• **Supplied text**
..............................
Kane Brett Robinson (born 21 May 1985), better known as Kano, is a British rapper, songwriter and actor from East Ham, London. A significant contributor to grime music, he is widely considered one of the pioneers of the grime culture, alongside artists such as Wiley and Dizzee Rascal. His fifth album, Made in the Manor was shortlisted for the 2016 Mercury Prize and won Best Album at the 2016 MOBO Awards. On screen, he is best known for playing the role of Sully in Top Boy.

Music career

1985–2003: Early years
Kane Brett Robinson, born in East Ham, London was raised by Jamaican parents, Kano attended Langdon Secondary School. In his younger years he was a promising footballer, representing Chelsea, West Ham United Norwich City and Celtic by the age of 13, eventually abandoning his sporting ambitions in favour of a musical career.

He joined the East London-based, N.A.S.T.Y. Crew (Natural Artistic Sounds Touching You), whose original line-up consisted of Kano, Marcus Nasty, Jammer, D Double E, Ghetts, Demon, Stormin, Mak 10, Monkstar, Sharky Major, Armour, and Hyper. N.A.S.T.Y Crew had a popular show on pirate radio station Deja Vu. Airing Monday nights from 8:00 to 10:00 pm, the sets featured established up-and-coming guests, including Dizzee Rascal, Durrty Goodz, and Wiley. Kano used the crew's underground popularity as a springboard, leaving N.A.S.T.Y. to release his first solo track in 2002. He was then signed as a solo artist and began work on his debut solo album.

2004–2005: Home Sweet Home
In 2004, Kano modelled Hugo Boss's Spring/Summer collection, but declined to begin recording and touring commitments. Shortly afterwards Kano released his debut major label solo single, "P's & Q's", on a 12" vinyl-only release, which was an underground hit.

In 2005 he released his second single, "Typical Me", produced by Dirty Rag and featuring Ghetts. "Typical Me" reached No. 22 in the UK Singles Charts. The video for "Typical Me" was directed by Andy Hylton. The third single, "Remember Me", fared less well in the charts, reaching No. 71. Two weeks later, on 27 June 2005, Kano's début album Home Sweet Home was released. It debuted inside the UK top 40 at No. 36 in its first week. In September 2005, the fourth single "Nite Nite" was released, featuring Leo the Lion and The Streets. Home Sweet Home went on to gain gold status in the UK, and was well reviewed across the British press.
..............................
• **Records to process**
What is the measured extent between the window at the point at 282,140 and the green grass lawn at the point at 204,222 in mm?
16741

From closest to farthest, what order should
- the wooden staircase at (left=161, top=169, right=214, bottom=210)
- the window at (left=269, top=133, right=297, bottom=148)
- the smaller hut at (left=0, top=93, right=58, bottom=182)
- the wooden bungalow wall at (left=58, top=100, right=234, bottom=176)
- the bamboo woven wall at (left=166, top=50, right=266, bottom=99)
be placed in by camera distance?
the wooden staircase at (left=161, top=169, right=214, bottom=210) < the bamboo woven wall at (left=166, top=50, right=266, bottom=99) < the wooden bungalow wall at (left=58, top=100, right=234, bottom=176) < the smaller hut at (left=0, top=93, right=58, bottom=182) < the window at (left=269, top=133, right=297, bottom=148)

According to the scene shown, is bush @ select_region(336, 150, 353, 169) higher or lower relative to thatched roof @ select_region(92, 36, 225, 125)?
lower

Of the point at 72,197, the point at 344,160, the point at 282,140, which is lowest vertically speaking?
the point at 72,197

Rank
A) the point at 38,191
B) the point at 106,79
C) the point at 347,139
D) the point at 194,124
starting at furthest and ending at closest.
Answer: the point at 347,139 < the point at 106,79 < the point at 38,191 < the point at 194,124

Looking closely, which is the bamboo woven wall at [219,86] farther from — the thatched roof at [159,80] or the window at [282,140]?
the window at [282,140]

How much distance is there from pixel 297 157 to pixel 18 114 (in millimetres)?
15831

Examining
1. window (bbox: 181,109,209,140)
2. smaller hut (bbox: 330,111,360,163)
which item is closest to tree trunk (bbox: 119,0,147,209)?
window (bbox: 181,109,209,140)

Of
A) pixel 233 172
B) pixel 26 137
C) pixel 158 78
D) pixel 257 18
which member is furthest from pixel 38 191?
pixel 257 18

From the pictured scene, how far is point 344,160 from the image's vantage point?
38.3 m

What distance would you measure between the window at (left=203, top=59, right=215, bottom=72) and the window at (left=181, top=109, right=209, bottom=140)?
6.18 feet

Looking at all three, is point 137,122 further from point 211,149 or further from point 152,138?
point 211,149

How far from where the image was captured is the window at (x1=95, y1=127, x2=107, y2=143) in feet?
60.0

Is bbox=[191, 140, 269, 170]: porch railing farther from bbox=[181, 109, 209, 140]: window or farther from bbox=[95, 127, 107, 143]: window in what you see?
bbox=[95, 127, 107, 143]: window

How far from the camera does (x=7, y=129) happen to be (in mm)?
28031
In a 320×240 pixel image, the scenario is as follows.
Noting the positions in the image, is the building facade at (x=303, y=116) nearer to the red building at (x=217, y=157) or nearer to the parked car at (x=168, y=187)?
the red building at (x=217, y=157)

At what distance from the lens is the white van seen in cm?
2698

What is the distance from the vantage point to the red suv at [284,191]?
..............................
• **Problems**
a: Print the lines of the listing from the one holding "How far from the" through the last line of the listing, inclusive, exactly as they appear.
b: Carry on the biography of the rapper Kano from the point where it stops.
The text about Kano and the listing have nothing to do with each other.

• **Responses to the tasks**
a:
How far from the camera does (x=7, y=129) happen to be (in mm)?
28031
In a 320×240 pixel image, the scenario is as follows.
Noting the positions in the image, is the building facade at (x=303, y=116) nearer to the red building at (x=217, y=157) or nearer to the parked car at (x=168, y=187)?
the red building at (x=217, y=157)

At what distance from the lens is the white van seen in cm?
2698

What is the distance from the vantage point to the red suv at [284,191]?

b:
"Nite Nite" was released as the next single from the album, hitting No. 25 in the UK charts and spending six weeks altogether in the top 75. Shortly after the release of "Nite Nite", a promotional video for "Reload It", which featured live performance clips and backstage footage, was released to UK video station, Channel U. In December 2005, Kano released a remixed version of album track "Nobody Don't Dance No More" featuring Katie Pearl, as a download-only single. The track was also featured as a B-side on CD: 2 of "Nite Nite". On 13 March 2006 Kano released the fifth and final single from the album, a double A-side of "Brown Eyes" and "Signs in Life". The single was released on a vinyl format only, and included a free sticker, which made it ineligible for chart inclusion.

Kano's music was also featured on Run the Road, a 2005 compilation featuring 16 grime tracks. The compilation included contributions from other grime artists including: Wiley, Dizzee Rascal and Lady Sovereign. Kano performed a verse on the track "Destruction VIP" and was featured on three other tracks, including "P's and Q's".

2006–2007: London Town
On 23 March 2006 Kano performed at Anson Rooms in Bristol for MTV2's Spanking New Music along with JME, N-Dubz and Unklejam. He performed tracks including "London Town", "P's & Q's", "Brown Eyes", "Me & My Mic" and tracks from the Beats & Bars mixtape. Kano confirmed on the show that his next album was to be called London Town.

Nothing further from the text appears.